What you will do: Reproduce word for word the part of the passage on government secrecy that begins with the words "We’re going to" and ends with "they’re so secret.".

(Extract)

Because you want to know, sure. But because you need to know.
We’re going to tell you.
Secrecy has vitiated our sense that the American national security state functions as it should.
There are now more than 600 clandestine government organizations, offices and groups that you can’t Google because they’re so secret.
The reason you can’t Google them is because no one, anywhere, has ever written about them before.
Since September 11, the number of Americans who’ve been formally enjoined to keep secrets from their families and neighbors has exploded into the many millions. Over sixty thousand military and government workers operate under false identities, even online. Every state in the union hosts federal government facilities and contractors involved in above-Top Secret work. The actual number of secrets the government keeps has grown almost tenfold in the past two decades. The number of special access programs, the most secret of secrets, has exploded. And the number of classified contracts awarded defense and intelligence contractors, even the existence of the contracts, is in the thousands. There are hundreds of programs that are not regularly shared with Congress. There have been legal decisions, kept secret, that pertain to everything from actually torturing people to killing American citizens by fiat to collecting logs of every phone call made by Americans, to other Americans.

(End Extract)
(Raw data)

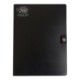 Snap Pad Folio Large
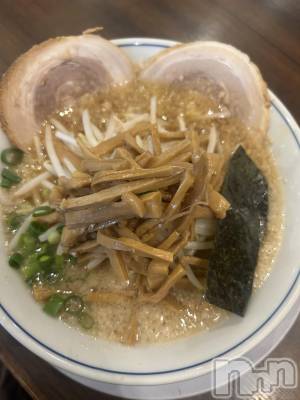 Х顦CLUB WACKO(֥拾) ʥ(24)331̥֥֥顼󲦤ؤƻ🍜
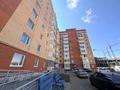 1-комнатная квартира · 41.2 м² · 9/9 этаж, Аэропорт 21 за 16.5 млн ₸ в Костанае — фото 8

(End Raw data)

Exercise answer:
We’re going to tell you.
Secrecy has vitiated our sense that the American national security state functions as it should.
There are now more than 600 clandestine government organizations, offices and groups that you can’t Google because they’re so secret.